Weak Distribution Detectors Lead to Stronger Generalizability of Vision-Language Prompt Tuning

Kun Ding,Haojian Zhang,Qiang Yu,Ying Wang,Shiming Xiang,Chunhong Pan
2024-03-31
Abstract:We propose a generalized method for boosting the generalization ability of pre-trained vision-language models (VLMs) while fine-tuning on downstream few-shot tasks. The idea is realized by exploiting out-of-distribution (OOD) detection to predict whether a sample belongs to a base distribution or a novel distribution and then using the score generated by a dedicated competition based scoring function to fuse the zero-shot and few-shot classifier. The fused classifier is dynamic, which will bias towards the zero-shot classifier if a sample is more likely from the distribution pre-trained on, leading to improved base-to-novel generalization ability. Our method is performed only in test stage, which is applicable to boost existing methods without time-consuming re-training.
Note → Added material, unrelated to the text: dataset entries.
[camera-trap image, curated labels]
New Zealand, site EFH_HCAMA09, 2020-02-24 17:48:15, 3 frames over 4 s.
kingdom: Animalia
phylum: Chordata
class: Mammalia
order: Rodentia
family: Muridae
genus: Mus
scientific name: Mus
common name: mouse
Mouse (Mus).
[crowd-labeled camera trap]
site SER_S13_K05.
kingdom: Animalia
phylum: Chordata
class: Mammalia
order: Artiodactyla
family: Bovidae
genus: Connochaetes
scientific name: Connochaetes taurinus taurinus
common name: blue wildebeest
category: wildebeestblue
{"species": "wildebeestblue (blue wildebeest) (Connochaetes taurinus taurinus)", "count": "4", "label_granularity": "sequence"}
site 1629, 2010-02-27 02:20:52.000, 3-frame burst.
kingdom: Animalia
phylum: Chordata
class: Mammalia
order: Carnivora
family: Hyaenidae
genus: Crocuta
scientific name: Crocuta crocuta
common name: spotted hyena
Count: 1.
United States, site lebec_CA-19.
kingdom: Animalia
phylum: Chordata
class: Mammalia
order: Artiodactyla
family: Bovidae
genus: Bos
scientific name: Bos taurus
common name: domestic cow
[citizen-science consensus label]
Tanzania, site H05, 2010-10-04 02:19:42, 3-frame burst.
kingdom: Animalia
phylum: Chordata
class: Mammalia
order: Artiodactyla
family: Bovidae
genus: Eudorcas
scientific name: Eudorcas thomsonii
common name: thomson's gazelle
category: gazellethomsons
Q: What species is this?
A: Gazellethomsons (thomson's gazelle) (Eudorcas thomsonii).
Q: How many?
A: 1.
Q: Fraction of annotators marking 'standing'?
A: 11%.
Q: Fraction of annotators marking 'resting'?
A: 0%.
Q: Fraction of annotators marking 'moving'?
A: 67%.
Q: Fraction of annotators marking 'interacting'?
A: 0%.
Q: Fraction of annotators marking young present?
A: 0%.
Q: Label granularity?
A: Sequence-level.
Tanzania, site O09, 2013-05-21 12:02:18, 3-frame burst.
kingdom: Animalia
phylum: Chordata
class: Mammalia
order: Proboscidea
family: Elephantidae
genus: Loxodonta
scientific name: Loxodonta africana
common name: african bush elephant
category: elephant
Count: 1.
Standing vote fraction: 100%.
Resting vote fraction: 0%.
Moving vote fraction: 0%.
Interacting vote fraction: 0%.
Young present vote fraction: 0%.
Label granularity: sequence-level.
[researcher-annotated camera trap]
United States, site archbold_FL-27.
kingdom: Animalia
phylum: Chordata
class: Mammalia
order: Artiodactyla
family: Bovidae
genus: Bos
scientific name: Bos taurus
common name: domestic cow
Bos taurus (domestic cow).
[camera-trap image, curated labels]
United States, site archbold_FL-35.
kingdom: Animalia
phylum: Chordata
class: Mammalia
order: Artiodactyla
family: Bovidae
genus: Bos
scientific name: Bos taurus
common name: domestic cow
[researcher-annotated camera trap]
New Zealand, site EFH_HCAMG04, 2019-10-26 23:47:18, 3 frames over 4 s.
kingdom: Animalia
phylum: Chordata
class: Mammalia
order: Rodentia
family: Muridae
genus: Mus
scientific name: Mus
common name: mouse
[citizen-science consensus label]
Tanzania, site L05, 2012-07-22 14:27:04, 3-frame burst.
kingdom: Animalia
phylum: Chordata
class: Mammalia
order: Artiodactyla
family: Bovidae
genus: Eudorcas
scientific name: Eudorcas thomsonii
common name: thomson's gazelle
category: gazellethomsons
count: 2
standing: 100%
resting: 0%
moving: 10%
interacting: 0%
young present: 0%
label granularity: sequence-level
Extensive experiments show that even weak distribution detectors can still improve VLMs' generalization ability. Specifically, with the help of OOD detectors, the harmonic mean of CoOp and ProGrad increase by 2.6 and 1.5 percentage points over 11 recognition datasets in the base-to-novel setting.
Computer Vision and Pattern Recognition
What problem does this paper attempt to address?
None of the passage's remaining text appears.